Il arrive toujours ce moment, au carrefour de l’adolescence et de l’âge adulte, où il faut garder un œil sur son rétroviseur. L’utiliser comme un miroir serait vain et patiner sur place serait une garantie qui ampute ses chances de succès dans l’avenir. George Lucas revient sur cette étape cruciale, en cristallisant l’époque des sixties, où il limitera sévèrement la foule de piétons, afin d’investir les axes urbains de Modesto, en Californie, avec des véhicules qui servent autant de montures aux jeunes qu’un prétexte pour exprimer leurs émotions, le pied au plancher. Cela donne également l’occasion de faire l’état des lieux des archétypes, qui doutent, mais qui tendent fatalement au changement. La chose effraie comme elle peut en émerveiller certains. Dans un rodéo motorisé captivant, le cinéaste américain nous évoque ainsi une perte d’innocence, à l’image de cette jeunesse errance et sans destination.

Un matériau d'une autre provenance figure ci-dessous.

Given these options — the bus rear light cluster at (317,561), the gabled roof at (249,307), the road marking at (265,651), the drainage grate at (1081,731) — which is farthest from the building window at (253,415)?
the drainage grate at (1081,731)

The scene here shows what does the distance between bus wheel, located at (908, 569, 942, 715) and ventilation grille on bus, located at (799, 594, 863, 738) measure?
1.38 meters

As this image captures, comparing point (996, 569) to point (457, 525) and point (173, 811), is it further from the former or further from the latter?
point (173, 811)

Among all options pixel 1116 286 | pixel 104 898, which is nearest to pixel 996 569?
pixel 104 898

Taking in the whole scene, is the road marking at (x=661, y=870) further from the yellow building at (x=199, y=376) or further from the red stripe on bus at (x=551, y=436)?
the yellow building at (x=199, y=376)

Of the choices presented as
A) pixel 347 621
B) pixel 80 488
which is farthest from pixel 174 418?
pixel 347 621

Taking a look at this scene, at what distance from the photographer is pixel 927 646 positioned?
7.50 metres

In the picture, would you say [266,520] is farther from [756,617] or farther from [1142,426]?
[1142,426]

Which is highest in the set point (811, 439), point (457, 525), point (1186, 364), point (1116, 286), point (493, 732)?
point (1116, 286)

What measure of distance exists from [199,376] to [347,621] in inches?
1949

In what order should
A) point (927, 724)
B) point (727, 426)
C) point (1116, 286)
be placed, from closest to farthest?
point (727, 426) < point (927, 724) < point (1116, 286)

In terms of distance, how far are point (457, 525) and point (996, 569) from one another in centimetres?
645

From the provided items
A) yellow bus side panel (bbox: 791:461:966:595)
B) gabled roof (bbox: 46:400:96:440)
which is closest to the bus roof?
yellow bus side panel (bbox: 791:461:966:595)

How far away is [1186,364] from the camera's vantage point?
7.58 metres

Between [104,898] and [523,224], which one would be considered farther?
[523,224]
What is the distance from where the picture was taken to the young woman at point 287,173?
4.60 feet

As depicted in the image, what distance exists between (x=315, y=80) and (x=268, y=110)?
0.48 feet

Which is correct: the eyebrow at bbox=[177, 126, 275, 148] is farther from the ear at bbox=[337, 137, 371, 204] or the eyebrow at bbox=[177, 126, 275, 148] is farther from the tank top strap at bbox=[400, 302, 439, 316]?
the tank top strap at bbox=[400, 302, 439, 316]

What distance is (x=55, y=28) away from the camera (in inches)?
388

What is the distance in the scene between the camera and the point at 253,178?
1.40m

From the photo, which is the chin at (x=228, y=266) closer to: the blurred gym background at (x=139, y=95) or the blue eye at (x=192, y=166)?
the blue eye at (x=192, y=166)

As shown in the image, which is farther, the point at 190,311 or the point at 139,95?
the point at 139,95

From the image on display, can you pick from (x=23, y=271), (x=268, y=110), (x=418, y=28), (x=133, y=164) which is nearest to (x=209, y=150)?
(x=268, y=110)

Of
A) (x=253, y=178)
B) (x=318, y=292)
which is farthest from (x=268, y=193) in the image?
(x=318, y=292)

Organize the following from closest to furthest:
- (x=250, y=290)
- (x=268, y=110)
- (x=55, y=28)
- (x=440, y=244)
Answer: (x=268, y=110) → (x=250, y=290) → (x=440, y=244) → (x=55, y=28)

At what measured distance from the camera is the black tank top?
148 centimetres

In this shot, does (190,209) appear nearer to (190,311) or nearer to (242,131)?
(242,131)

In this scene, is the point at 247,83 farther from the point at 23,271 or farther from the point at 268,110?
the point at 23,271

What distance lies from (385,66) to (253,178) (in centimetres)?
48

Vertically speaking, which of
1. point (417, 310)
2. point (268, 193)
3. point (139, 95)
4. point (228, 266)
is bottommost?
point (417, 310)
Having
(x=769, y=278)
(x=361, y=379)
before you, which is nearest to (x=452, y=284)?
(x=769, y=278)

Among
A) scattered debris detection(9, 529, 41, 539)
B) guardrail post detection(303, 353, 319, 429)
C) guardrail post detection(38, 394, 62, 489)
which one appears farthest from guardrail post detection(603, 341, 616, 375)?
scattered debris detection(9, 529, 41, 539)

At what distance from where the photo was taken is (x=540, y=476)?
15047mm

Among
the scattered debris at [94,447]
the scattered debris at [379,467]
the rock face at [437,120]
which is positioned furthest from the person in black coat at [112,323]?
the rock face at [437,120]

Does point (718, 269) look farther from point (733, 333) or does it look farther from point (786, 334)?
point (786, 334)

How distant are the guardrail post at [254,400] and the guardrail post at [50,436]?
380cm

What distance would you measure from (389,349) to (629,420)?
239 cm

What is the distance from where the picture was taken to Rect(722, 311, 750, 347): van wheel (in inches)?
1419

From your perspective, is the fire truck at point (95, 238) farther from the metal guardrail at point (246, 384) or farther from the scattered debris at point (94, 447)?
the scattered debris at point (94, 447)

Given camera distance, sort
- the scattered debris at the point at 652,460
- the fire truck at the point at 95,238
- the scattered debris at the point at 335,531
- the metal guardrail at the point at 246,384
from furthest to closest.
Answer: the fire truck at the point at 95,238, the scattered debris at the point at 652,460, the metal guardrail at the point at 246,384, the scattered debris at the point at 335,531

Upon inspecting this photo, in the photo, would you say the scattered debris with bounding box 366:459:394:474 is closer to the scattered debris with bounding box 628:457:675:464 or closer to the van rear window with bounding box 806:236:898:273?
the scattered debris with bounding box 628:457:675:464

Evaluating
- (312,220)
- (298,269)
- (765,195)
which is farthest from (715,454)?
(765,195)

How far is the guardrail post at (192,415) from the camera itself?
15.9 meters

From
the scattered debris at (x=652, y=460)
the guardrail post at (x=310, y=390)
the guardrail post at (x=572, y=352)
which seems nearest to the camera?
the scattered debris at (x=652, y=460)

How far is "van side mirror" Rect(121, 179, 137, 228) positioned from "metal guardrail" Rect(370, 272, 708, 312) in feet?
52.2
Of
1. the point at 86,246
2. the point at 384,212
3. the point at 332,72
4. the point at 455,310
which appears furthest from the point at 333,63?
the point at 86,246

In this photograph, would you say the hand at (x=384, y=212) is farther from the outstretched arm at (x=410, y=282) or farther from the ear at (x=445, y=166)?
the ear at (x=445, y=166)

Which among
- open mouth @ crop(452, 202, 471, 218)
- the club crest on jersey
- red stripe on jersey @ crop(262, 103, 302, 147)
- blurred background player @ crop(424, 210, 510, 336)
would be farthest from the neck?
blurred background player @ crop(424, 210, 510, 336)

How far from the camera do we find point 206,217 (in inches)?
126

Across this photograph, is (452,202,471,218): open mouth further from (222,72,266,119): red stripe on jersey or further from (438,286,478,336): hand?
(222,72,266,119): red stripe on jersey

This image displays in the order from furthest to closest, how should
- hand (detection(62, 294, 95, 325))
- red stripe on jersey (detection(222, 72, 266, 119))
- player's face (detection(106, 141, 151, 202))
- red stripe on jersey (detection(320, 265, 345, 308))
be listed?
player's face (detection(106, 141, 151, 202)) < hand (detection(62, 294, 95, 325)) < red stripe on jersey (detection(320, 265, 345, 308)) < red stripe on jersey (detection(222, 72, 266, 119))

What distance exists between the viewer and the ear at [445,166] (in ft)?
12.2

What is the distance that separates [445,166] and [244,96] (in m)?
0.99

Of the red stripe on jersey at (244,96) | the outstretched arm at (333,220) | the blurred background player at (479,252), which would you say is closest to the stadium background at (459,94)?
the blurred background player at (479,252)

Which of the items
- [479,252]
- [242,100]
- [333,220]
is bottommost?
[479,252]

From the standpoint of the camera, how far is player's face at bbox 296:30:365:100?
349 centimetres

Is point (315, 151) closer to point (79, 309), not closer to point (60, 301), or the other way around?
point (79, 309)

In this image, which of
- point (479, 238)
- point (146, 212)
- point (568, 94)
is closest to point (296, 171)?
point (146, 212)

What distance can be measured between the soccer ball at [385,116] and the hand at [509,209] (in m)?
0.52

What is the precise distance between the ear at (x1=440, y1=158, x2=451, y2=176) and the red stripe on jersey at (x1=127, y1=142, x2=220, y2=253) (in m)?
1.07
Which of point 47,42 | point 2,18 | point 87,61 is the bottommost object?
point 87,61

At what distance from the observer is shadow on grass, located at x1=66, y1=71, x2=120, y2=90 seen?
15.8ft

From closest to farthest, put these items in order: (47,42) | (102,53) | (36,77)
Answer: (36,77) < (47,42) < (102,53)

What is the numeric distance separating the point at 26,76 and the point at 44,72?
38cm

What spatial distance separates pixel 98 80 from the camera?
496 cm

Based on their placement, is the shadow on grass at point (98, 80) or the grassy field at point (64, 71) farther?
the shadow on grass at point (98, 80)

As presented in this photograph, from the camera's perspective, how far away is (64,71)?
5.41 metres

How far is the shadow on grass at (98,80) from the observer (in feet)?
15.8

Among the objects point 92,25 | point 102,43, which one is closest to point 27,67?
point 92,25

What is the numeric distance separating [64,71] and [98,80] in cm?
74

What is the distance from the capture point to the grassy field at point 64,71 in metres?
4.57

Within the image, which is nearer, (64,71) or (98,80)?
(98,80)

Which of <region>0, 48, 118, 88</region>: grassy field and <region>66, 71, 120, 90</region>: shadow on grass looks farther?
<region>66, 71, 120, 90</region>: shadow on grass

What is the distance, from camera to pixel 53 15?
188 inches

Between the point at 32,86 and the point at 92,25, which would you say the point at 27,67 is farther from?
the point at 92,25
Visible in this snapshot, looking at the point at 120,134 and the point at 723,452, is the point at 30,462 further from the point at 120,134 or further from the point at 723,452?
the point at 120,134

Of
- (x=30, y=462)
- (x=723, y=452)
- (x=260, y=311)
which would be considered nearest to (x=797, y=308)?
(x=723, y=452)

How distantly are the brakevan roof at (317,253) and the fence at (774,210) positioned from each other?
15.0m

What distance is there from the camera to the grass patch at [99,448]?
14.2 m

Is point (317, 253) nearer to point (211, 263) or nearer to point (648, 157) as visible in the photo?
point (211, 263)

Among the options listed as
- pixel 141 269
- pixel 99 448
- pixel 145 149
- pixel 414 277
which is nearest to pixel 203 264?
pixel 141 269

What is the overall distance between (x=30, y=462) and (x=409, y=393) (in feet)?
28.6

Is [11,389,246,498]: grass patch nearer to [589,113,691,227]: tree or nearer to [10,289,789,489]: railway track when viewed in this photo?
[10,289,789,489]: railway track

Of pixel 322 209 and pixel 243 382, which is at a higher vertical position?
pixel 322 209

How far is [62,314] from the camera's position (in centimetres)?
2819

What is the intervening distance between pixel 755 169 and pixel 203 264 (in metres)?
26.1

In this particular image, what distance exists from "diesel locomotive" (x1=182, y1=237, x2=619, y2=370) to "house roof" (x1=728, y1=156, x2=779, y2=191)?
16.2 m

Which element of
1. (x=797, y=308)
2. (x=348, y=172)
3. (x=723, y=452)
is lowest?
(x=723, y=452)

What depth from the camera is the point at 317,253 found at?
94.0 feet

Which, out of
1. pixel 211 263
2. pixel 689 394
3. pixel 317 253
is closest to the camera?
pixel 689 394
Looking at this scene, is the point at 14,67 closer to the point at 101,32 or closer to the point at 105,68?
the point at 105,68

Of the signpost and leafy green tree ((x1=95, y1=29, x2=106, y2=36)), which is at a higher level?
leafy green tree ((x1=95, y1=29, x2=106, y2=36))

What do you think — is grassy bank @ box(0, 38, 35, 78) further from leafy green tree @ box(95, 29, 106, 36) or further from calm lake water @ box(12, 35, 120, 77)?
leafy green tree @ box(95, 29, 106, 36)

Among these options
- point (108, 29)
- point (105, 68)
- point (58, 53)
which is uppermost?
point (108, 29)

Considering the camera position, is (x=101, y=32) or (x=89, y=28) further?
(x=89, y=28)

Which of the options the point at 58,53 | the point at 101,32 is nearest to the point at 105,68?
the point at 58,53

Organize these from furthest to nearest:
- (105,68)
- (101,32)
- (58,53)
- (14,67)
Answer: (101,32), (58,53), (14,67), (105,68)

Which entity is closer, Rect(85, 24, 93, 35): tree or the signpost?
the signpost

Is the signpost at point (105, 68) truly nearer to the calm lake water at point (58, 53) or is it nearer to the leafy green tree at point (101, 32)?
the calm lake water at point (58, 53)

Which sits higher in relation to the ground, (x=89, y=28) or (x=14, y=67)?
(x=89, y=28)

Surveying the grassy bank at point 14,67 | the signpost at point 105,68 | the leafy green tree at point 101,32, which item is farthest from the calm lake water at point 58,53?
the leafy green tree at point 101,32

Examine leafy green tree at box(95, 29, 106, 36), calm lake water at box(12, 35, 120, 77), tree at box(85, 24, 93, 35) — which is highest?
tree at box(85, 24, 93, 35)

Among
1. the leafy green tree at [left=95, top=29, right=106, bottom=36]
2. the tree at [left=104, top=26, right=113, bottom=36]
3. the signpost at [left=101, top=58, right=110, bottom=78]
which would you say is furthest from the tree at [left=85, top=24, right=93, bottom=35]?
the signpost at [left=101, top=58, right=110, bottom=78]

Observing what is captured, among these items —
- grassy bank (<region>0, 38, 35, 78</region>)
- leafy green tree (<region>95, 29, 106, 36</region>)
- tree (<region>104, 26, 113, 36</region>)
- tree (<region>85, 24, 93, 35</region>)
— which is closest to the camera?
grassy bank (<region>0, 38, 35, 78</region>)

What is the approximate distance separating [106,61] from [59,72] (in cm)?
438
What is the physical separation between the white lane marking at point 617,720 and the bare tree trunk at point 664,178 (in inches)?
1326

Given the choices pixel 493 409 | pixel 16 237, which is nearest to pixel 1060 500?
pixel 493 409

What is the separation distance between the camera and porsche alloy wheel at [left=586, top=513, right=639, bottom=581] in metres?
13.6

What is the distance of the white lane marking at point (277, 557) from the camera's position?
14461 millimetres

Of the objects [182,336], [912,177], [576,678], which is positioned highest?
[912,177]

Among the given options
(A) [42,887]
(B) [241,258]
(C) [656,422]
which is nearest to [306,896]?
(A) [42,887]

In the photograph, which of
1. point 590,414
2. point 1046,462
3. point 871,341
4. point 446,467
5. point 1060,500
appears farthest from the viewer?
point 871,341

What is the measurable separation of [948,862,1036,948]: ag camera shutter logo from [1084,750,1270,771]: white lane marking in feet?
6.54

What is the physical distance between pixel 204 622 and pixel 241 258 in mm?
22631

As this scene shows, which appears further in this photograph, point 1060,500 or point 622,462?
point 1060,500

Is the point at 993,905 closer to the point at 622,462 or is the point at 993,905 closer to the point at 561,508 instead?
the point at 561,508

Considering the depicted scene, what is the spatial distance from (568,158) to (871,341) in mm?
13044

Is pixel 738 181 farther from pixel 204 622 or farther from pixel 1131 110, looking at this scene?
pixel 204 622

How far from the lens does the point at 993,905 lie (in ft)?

Un jeune casse-cou du volant, un couple en voie de séparation, un rêveur mythomane et tout un assortiment de prétentieux, tous sont de sortie dans une dernière nuit endiablée, où chacun y raye sa carrosserie. Réglons la radio, ou le juke-box, sur une playlist rock’n’roll et les festivités peuvent commencer. On part chercher des filles, pas éternellement courtisables, ou de l’alcool pour faire comme les grands. L’envie de liberté se lie dans ces détails, que Lucas puise évidemment dans sa propre adolescence, se remémorant sa première voiture, le diner du coin et des courses sauvages qui ont bien failli avoir sa peau. Ce sont autant de traumatisme que le cinéaste compile dans cette bourgade égarée, où les jeunes ne rêves que de grandes villes et de ses grands immeubles. Ici-bas, il n’y a que l’horizontalité qui les réconforte.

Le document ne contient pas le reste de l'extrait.